Plans were in place to modernise but unfortunately these plans never came into fruition and the business closed on 30th April 2008.

1.






2. The once Welsh steam coal fired kilns.





3. Kilns then and now.





4.





5. Step 1, knock wall down. Step 2, remove kiln.





6. Old fitters shop.





7. Drying area.





8. The once steam driven bevel gears. 





9.





10. Tile moulding and drying area. 





11. Fittings drying area then and now.





12. Tile drying area then and now.





13.





14. Vast tile storage area.





15. Tile production. Each mans quota was 800 tiles a day.





16.





17.





18.





19.


----------



## TK421 (May 6, 2010)

Very good Prof, I really like the look of this place, and a suprising amount left unchavved.


----------



## klempner69 (May 6, 2010)

Something quite different for a change..cant be many yobs in that area,as it`s not wrecked! .Well done Prof.


----------



## King Al (May 6, 2010)

Good stuff Prof, great pics and an interesting bit of history


----------



## Foxylady (May 6, 2010)

Fabulous find. Unusual and nice to see a slow, natural decay instead of mindless vandalism.
Love the Fitters Shop. Cheers.


----------



## professor frink (May 8, 2010)

TK421 said:


> Very good Prof, I really like the look of this place, and a suprising amount left unchavved.



Cheers guys, It was quite nice to find a site with no security, disabled access and pretty much unchavved.
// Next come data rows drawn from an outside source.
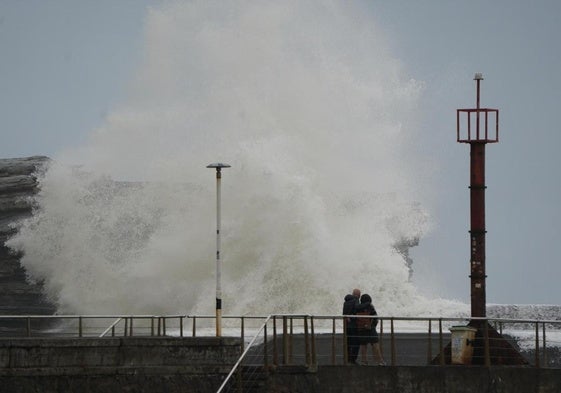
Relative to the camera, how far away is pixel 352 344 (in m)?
26.7

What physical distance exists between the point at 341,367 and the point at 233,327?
19.7 metres

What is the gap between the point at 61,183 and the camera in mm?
61219

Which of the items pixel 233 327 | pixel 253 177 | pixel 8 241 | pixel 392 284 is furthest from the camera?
pixel 8 241

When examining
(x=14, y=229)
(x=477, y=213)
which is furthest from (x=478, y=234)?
(x=14, y=229)

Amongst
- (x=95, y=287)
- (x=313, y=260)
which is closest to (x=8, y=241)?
(x=95, y=287)

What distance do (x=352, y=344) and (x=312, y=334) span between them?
1653 mm

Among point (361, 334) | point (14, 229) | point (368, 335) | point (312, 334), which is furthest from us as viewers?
point (14, 229)

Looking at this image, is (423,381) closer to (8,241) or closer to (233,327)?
(233,327)

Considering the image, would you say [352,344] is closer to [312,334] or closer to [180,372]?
[312,334]

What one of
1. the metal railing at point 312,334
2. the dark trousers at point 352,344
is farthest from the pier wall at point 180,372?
the dark trousers at point 352,344

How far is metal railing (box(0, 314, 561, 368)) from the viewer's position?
2561 centimetres

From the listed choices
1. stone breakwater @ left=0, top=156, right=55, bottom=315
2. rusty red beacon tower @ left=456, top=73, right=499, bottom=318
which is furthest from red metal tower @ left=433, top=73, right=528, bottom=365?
stone breakwater @ left=0, top=156, right=55, bottom=315

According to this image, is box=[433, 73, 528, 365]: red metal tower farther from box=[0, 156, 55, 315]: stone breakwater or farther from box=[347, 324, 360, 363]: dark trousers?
box=[0, 156, 55, 315]: stone breakwater

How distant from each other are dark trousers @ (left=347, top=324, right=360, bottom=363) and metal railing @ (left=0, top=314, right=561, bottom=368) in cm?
30
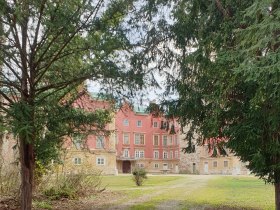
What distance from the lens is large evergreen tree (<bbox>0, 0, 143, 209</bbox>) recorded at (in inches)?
285

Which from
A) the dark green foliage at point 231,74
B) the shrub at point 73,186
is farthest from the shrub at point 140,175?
the dark green foliage at point 231,74

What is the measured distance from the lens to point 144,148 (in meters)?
61.3

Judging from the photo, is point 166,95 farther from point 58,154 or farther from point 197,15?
point 58,154

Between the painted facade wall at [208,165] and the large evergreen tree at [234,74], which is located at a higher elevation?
the large evergreen tree at [234,74]

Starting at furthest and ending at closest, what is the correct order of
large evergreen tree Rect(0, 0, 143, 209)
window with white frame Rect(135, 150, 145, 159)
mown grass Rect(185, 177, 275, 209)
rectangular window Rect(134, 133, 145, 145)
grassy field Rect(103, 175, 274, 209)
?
1. window with white frame Rect(135, 150, 145, 159)
2. rectangular window Rect(134, 133, 145, 145)
3. mown grass Rect(185, 177, 275, 209)
4. grassy field Rect(103, 175, 274, 209)
5. large evergreen tree Rect(0, 0, 143, 209)

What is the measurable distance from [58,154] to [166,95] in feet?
18.9

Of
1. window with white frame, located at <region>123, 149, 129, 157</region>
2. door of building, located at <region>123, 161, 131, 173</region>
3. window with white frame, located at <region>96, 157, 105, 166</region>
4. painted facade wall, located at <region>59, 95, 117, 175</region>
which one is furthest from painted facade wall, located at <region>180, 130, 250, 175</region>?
painted facade wall, located at <region>59, 95, 117, 175</region>

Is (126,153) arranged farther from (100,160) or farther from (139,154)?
(100,160)

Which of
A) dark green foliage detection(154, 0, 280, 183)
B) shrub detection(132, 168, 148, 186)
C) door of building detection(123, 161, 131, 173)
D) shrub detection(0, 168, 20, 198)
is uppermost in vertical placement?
dark green foliage detection(154, 0, 280, 183)

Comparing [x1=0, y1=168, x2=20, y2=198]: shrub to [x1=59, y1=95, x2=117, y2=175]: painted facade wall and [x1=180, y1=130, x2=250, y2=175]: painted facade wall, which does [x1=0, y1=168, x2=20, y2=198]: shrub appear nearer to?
[x1=59, y1=95, x2=117, y2=175]: painted facade wall

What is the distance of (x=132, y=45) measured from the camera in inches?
340

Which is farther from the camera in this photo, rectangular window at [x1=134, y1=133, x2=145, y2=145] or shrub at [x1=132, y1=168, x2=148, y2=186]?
rectangular window at [x1=134, y1=133, x2=145, y2=145]

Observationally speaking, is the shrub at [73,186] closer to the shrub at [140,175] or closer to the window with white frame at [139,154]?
the shrub at [140,175]

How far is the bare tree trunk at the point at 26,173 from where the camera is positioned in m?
8.80
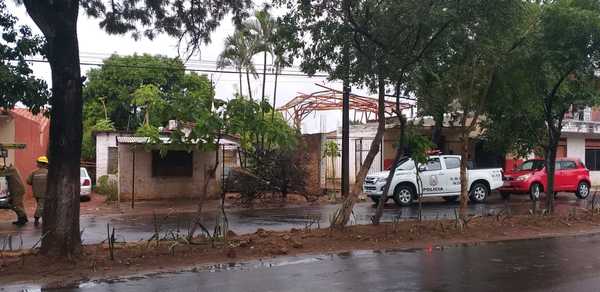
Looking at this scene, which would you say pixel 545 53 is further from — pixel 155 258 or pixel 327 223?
pixel 155 258

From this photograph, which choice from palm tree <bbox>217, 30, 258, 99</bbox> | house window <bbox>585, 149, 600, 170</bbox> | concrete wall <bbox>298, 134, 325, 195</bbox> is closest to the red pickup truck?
concrete wall <bbox>298, 134, 325, 195</bbox>

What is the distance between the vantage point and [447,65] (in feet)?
42.4

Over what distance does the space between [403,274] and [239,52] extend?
56.1 feet

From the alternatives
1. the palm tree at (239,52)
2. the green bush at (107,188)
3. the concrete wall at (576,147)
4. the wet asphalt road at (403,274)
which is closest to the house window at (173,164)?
the green bush at (107,188)

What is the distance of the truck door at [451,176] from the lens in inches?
818

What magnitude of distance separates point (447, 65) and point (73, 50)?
7.42m

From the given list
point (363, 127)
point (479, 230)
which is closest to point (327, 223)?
point (479, 230)

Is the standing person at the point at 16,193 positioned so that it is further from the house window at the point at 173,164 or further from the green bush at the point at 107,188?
the house window at the point at 173,164

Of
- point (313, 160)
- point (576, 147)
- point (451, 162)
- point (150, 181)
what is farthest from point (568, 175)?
point (150, 181)

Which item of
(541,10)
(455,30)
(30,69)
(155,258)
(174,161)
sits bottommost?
(155,258)

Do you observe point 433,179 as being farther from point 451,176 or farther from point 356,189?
point 356,189

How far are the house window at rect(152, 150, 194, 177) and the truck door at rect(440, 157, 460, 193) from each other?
9.60 metres

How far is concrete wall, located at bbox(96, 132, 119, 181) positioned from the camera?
26000 millimetres

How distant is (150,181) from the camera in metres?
23.2
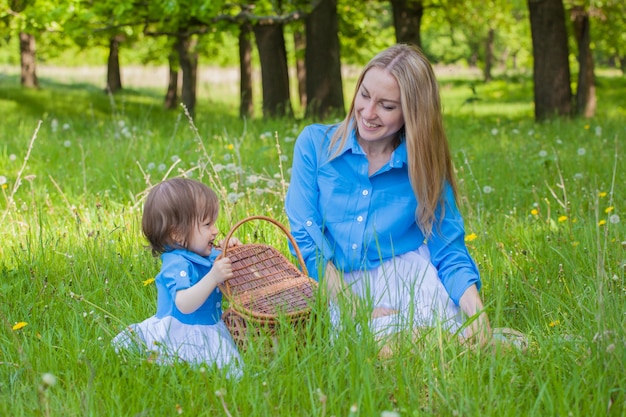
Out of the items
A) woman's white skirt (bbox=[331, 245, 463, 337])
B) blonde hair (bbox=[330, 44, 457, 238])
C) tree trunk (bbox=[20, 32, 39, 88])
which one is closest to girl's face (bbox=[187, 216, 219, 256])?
woman's white skirt (bbox=[331, 245, 463, 337])

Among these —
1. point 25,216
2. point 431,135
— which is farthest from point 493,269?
point 25,216

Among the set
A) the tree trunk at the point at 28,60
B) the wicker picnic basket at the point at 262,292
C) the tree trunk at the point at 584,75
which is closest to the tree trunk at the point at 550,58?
the tree trunk at the point at 584,75

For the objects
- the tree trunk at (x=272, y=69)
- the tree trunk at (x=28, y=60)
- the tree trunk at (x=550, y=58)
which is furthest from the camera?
the tree trunk at (x=28, y=60)

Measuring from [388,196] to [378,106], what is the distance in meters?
0.42

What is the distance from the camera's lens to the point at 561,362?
9.30 feet

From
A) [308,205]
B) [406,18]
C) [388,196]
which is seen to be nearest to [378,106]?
[388,196]

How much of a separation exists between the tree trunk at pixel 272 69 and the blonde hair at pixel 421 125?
28.7 ft

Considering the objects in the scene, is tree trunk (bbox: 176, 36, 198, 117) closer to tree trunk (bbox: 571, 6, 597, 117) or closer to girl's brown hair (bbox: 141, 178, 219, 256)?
tree trunk (bbox: 571, 6, 597, 117)

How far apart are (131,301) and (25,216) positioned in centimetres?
179

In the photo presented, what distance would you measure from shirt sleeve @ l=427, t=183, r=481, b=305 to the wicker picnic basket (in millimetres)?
638

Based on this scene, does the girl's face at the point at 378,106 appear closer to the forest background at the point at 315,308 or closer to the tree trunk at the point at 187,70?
the forest background at the point at 315,308

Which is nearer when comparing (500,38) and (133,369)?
(133,369)

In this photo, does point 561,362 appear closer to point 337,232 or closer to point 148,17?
point 337,232

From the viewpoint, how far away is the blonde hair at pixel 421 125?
344 cm
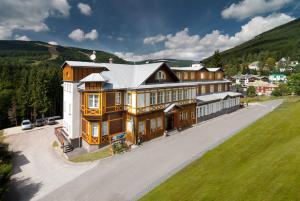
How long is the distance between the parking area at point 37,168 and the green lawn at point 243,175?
369 inches

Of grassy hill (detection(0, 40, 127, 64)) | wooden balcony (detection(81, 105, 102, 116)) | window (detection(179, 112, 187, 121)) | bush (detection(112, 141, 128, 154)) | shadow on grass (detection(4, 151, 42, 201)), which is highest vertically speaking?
grassy hill (detection(0, 40, 127, 64))

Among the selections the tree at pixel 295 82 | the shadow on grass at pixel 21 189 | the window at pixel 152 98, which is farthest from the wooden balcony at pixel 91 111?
the tree at pixel 295 82

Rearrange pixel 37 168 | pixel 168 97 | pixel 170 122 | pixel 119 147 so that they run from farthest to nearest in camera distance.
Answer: pixel 170 122, pixel 168 97, pixel 119 147, pixel 37 168

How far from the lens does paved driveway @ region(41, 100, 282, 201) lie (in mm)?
14250

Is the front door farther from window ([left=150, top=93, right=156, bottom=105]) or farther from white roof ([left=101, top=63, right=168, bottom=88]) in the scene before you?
white roof ([left=101, top=63, right=168, bottom=88])

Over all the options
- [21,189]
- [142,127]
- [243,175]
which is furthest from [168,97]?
[21,189]

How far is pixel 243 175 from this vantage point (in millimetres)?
11430

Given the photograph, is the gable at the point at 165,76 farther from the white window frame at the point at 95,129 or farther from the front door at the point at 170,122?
the white window frame at the point at 95,129

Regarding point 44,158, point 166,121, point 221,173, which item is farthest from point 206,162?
point 44,158

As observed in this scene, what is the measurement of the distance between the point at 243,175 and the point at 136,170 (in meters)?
9.17

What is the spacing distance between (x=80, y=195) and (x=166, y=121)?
16.6m

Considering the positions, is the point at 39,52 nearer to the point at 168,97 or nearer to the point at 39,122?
the point at 39,122

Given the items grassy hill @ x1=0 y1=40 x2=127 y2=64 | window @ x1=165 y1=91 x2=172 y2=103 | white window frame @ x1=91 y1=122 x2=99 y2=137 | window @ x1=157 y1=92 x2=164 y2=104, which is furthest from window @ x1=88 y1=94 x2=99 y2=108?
grassy hill @ x1=0 y1=40 x2=127 y2=64

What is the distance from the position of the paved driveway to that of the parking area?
144cm
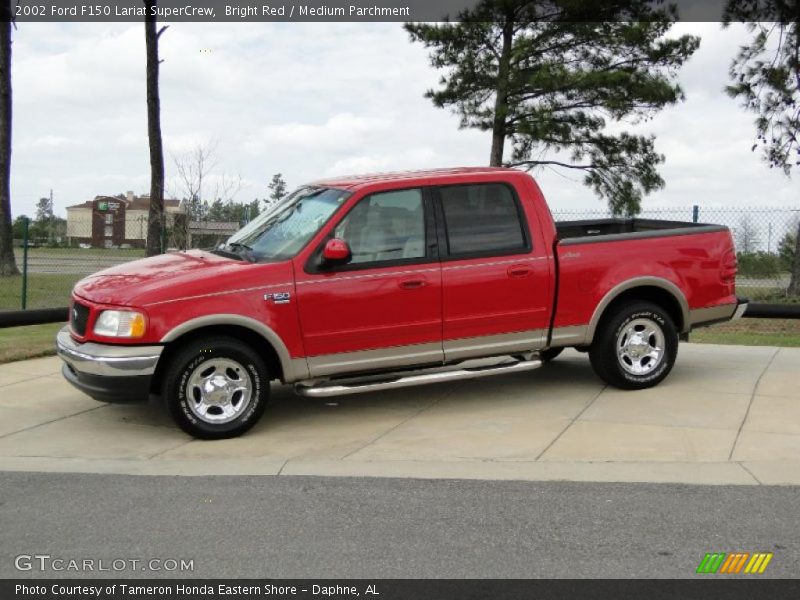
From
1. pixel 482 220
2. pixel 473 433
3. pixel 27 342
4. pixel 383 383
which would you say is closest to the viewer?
pixel 473 433

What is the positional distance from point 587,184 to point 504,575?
21951mm

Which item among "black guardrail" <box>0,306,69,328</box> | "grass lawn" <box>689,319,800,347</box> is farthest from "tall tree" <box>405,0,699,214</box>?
"black guardrail" <box>0,306,69,328</box>

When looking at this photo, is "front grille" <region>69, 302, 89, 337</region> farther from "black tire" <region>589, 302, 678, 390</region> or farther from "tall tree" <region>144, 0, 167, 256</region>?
"tall tree" <region>144, 0, 167, 256</region>

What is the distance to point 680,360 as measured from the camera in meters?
10.5

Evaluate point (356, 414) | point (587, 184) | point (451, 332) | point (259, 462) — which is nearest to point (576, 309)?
point (451, 332)

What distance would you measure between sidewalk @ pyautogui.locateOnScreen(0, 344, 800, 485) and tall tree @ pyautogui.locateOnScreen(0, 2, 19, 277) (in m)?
15.9

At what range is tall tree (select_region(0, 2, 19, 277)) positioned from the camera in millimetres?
24438

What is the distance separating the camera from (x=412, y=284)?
7.77 m

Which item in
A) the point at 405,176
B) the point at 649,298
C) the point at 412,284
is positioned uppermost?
the point at 405,176

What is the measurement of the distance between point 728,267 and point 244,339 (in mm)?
4615

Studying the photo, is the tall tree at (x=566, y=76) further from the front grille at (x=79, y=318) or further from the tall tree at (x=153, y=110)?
the front grille at (x=79, y=318)
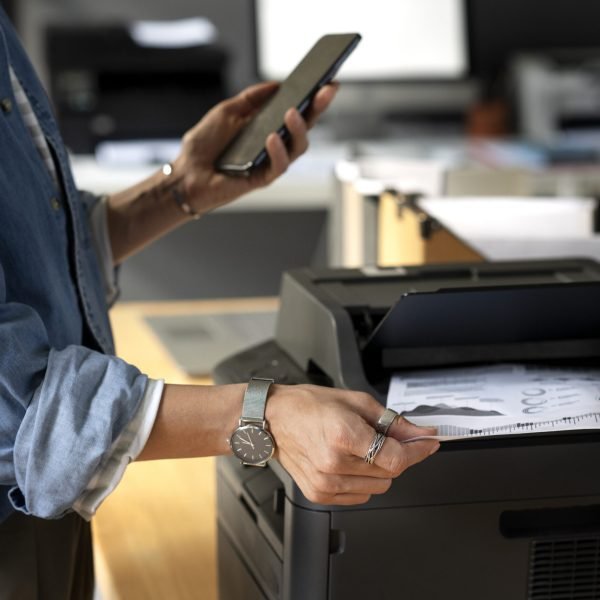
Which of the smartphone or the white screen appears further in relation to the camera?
the white screen

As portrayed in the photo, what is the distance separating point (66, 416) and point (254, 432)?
0.48ft

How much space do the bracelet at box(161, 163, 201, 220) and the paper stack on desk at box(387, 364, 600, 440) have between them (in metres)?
0.44

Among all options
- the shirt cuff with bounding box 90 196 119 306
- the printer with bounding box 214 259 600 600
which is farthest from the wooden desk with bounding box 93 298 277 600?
the shirt cuff with bounding box 90 196 119 306

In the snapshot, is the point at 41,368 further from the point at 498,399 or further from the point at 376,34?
the point at 376,34

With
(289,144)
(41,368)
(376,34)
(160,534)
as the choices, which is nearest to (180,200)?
(289,144)

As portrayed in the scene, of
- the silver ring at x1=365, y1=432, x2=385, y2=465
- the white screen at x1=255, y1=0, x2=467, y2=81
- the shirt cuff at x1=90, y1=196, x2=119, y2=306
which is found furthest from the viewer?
the white screen at x1=255, y1=0, x2=467, y2=81

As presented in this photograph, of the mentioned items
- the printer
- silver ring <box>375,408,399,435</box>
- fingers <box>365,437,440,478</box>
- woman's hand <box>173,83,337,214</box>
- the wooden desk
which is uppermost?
woman's hand <box>173,83,337,214</box>

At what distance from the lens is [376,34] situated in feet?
10.9

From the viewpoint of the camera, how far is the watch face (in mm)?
871

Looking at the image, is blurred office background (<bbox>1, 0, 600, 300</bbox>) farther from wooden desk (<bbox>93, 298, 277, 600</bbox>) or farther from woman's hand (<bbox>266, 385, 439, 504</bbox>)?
woman's hand (<bbox>266, 385, 439, 504</bbox>)

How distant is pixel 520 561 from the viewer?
977 millimetres

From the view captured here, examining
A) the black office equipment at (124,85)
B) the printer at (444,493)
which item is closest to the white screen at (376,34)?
the black office equipment at (124,85)

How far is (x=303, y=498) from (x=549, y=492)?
215mm

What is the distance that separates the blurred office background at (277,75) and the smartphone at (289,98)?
1459mm
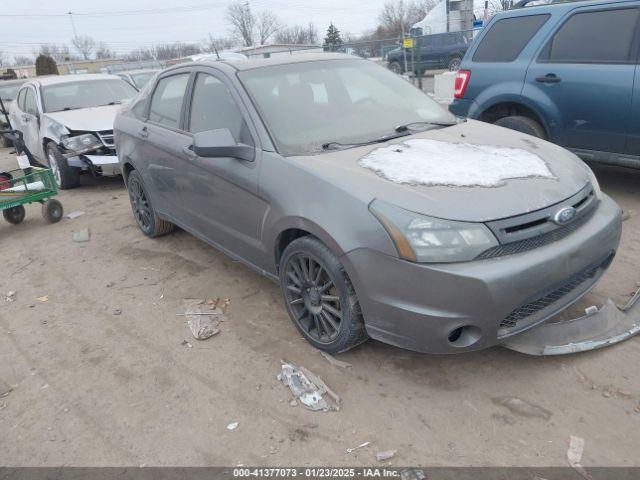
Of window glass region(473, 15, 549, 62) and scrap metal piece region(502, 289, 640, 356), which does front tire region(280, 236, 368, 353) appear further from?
window glass region(473, 15, 549, 62)

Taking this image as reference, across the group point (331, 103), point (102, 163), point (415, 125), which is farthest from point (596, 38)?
point (102, 163)

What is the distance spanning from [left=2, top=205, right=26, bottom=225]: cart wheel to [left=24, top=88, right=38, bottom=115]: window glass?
8.95 ft

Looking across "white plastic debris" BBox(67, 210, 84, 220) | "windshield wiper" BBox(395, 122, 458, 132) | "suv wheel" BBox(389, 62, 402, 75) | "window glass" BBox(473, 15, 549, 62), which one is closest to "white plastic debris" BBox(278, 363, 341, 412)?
"windshield wiper" BBox(395, 122, 458, 132)

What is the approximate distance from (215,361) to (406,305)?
4.54ft

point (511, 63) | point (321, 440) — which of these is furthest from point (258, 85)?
point (511, 63)

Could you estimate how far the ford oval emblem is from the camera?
264 centimetres

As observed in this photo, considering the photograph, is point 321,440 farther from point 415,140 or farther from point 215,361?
point 415,140

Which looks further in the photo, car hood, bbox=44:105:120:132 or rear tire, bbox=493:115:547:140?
car hood, bbox=44:105:120:132

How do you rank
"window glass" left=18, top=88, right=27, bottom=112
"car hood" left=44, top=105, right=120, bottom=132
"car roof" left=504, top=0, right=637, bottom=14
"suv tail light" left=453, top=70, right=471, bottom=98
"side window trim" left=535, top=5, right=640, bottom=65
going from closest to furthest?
"side window trim" left=535, top=5, right=640, bottom=65
"car roof" left=504, top=0, right=637, bottom=14
"suv tail light" left=453, top=70, right=471, bottom=98
"car hood" left=44, top=105, right=120, bottom=132
"window glass" left=18, top=88, right=27, bottom=112

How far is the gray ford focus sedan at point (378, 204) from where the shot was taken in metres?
2.48

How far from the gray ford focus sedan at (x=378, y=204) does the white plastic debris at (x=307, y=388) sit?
23 cm

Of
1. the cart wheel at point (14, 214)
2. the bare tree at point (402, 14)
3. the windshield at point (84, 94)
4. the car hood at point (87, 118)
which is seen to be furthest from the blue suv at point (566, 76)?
the bare tree at point (402, 14)

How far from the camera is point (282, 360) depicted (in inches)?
125

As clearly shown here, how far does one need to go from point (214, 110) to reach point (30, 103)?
686 cm
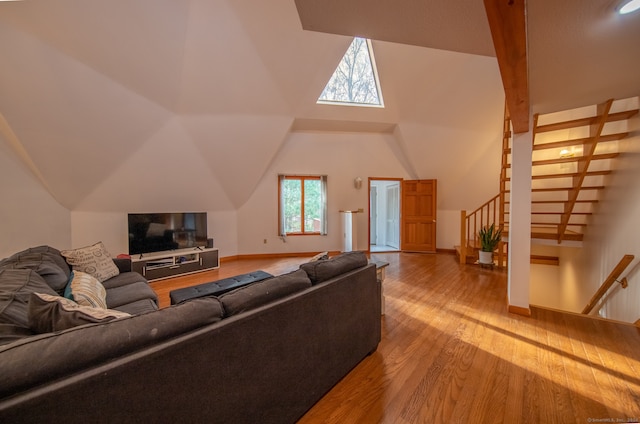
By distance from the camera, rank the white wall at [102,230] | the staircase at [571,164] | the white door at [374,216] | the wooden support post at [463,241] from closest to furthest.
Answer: the staircase at [571,164]
the white wall at [102,230]
the wooden support post at [463,241]
the white door at [374,216]

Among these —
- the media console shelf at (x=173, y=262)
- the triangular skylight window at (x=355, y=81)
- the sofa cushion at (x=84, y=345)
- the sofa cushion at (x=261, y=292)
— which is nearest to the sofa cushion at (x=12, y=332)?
the sofa cushion at (x=84, y=345)

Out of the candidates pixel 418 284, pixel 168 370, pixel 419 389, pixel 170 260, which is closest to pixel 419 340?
pixel 419 389

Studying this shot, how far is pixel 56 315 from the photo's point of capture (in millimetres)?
1099

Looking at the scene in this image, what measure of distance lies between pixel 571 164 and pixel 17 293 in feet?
22.0

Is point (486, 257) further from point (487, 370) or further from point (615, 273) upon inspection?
point (487, 370)

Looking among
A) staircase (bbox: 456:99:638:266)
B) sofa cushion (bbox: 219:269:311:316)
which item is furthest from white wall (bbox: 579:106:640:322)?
sofa cushion (bbox: 219:269:311:316)

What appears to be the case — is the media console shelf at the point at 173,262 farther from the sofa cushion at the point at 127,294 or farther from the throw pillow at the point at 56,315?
the throw pillow at the point at 56,315

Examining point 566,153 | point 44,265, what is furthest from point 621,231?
point 44,265

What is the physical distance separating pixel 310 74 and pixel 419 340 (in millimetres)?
4140

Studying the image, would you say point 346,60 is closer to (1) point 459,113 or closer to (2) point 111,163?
(1) point 459,113

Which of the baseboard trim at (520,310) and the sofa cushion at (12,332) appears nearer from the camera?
the sofa cushion at (12,332)

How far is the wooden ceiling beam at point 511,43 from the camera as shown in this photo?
131 cm

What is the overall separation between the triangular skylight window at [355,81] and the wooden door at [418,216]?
88.0 inches

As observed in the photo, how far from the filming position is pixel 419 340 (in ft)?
7.63
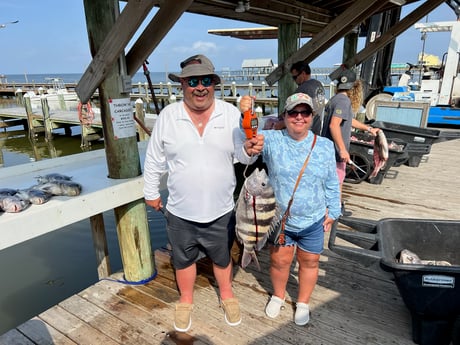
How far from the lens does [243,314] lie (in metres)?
2.60

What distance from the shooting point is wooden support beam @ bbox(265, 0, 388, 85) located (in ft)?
12.7

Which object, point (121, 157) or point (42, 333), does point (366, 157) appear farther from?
point (42, 333)

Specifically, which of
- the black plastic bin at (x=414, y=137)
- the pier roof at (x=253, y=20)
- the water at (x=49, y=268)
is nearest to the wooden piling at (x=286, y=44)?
the pier roof at (x=253, y=20)

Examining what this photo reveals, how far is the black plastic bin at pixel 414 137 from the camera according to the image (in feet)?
18.8

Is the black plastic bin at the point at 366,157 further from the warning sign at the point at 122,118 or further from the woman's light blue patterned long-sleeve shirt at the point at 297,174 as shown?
the warning sign at the point at 122,118

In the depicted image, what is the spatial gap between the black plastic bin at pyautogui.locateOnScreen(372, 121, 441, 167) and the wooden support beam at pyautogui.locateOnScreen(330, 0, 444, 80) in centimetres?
163

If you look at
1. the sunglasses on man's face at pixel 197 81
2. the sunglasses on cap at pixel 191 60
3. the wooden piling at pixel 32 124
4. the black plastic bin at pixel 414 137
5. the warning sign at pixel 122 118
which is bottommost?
the wooden piling at pixel 32 124

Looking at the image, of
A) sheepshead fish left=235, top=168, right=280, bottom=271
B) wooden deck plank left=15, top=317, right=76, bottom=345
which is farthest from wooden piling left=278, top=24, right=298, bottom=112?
wooden deck plank left=15, top=317, right=76, bottom=345

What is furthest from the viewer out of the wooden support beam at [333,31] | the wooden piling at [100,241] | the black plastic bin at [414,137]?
the black plastic bin at [414,137]

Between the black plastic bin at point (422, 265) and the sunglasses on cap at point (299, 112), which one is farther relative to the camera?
the sunglasses on cap at point (299, 112)

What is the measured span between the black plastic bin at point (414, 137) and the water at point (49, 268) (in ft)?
16.8

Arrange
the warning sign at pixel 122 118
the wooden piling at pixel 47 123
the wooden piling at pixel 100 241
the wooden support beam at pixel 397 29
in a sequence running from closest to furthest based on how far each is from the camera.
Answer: the warning sign at pixel 122 118 < the wooden piling at pixel 100 241 < the wooden support beam at pixel 397 29 < the wooden piling at pixel 47 123

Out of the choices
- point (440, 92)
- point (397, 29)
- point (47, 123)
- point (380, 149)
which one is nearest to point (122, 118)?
point (380, 149)

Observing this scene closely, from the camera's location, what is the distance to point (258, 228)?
207cm
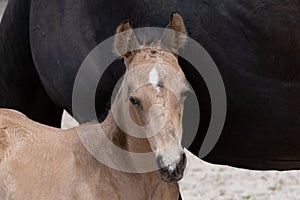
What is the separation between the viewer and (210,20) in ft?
7.61

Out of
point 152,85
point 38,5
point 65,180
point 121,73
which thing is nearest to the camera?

The only graff in there was from the old employees.


----------



## muppix (May 9, 2010)

Very well done Prof! I like the 'before & after' images - always great at driving home just how much things have changed. Thanks for taking the time to do this mate, nice one!

m.


----------



## Lady Muck (May 9, 2010)

Great pictures 

I live in Cranleigh, and I drive past the site most days.

I remember as a kid my school had an outing to Swallow Tiles. Ahhhh, fond memories .........
Such a shame to see it like that now 

I hear that they plan to (or would like to) put several dwellings on the site 

You're correct when you say there ren't many chavs in the area, we're all pretty boring around here 

Lady Muck


----------



## chaoticreason (May 10, 2010)

Excellent photos and history from Chavefreelandshire,I can't find it on the map though. 
It has a very evocative feel of the past which is fast dissapearing under the concrete of the future.On reading the history it makes for a sad ending to a lost age of craftsmenship.
If you find out they are going to demolish it,please don't tell me.


----------



## professor frink (May 10, 2010)

Lady Muck said:


> Great pictures
> 
> I remember as a kid my school had an outing to Swallow Tiles. Ahhhh, fond memories .........
> Such a shame to see it like that now
> ...



Funny you should say about the school outing, above the old shoes in pic #16 is a letter from a school thanking them for the day out and for the tile they made and got to keep.

You need to pop in relive those fond memories.................


----------